Well, I don't see a siphon jet. Only the flush hole in the bottom of the toilet. The toilet is probably the original to the house making it about 40 years old. 

I also just poured about 1/2 bottle of CLR into the overflow tube in the tank and it flushed just fine on the first flush. Second flush went back to not flushing the bowl all the way. 

I really don't want to have to pull the toilet. Should I try a snake down through there? 

Could it be that the tank stuff needs replaced. Seems like that has to be something to do with it since it will flush just fine after pouring CLR into the tank tube. :confused1:


----------



## oh'mike (Sep 18, 2009)

Sounds like the toilet is all limed up---

If it flushes fine with a bucket of water--and flushed Okay after you delime it--then the toilet is shot---Get a new toilet or delime the thing again--but it sounds like a lost cause--

Keep a bucket of water handy until you can get that fixed--Mike----


----------



## Homerepairguy (Aug 1, 2010)

crojack said:


> Well, I don't see a siphon jet. Only the flush hole in the bottom of the toilet. The toilet is probably the original to the house making it about 40 years old.
> 
> I also just poured about 1/2 bottle of CLR into the overflow tube in the tank and it flushed just fine on the first flush. Second flush went back to not flushing the bowl all the way.
> 
> ...


Regarding CLR, I personally think it's a useless product. I've tried it on calcium deposits and soaked the deposits with paper towels saturated with CLR for hours. The CLR did nothing. Vinegar did better than CLR.

As far as pouring CLR into the overflow tube, the volume is so small that I doubt that the CLR really saturated much of the rim path. I suspect that pouring the CLR into the overflow tube is just ending up filling the water level in the bowl to maximum height, which then allows the flush to work.

Maybe try this. 

..... 1. "Slowly" pour water directly into the bowl until the level won't rise any higher. 

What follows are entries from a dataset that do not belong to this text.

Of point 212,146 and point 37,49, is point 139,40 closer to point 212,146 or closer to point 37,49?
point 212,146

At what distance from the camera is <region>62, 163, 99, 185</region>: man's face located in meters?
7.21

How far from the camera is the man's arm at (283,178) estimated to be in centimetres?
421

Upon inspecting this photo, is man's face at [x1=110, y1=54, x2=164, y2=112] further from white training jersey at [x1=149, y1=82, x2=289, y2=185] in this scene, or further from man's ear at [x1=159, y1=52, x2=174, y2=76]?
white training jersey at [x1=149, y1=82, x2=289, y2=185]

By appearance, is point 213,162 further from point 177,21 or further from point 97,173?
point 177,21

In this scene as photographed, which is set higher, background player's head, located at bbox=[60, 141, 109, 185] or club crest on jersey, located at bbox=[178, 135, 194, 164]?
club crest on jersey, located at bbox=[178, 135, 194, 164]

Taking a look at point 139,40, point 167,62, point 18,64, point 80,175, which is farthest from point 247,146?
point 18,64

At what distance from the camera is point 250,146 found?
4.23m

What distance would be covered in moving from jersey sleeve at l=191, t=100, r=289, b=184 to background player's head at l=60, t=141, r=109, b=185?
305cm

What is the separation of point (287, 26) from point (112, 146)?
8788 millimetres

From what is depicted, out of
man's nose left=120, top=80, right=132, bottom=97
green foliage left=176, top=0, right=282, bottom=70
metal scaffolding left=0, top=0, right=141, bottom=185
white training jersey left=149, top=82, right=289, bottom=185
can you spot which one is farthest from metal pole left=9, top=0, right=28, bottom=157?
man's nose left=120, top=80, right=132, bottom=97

..... 2. Then dump (quickly) 1.5 gallons of water into the bowl from a bucket. No need to use more than 1.5 gallons of water even in old toilets. Does it flush completely? If so, repeat step-1 but flush the toilet in place of step-2. Does it flush completely?

If both tests end up flushing the toilet completely, it could be that the fill tubing that goes from the fill valve to the overflow tube is not supplying enough water to completely fill the bowl with water, regardless of the height of the water level in the tank. In that case, you may have to replace the fill valve assembly.

FWIW, our 41 year old toilet flushes completely with a "small" whoosh when I dump 1 gallon of water into it. Dumping 1.5 gallons of water into the bowl flushes completely with a slightly bigger whoosh. But complete flushing with a whoosh "requires" that the water level in the bowl be at maximum height before the flush. (I use 1 gallon of water in a pitcher to evacuate the water in the bowl when I clean the toilet.)

Just some other tests to try,
HRG


----------



## Alan (Apr 12, 2006)

Siphon jet is toward the front of the bowl as shown in this picture. I've found lots with pennies lodged in there, and they just wont work anymore with that kind of situation going on.

http://www.terrylove.com/wc/toto/874cut.jpg


----------



## ben's plumbing (Oct 6, 2011)

yep 40 yr old commode should have a syphon jet in front at bottom to push water over the trap.....clean this opening up ....commode will flush fine...:yes:


----------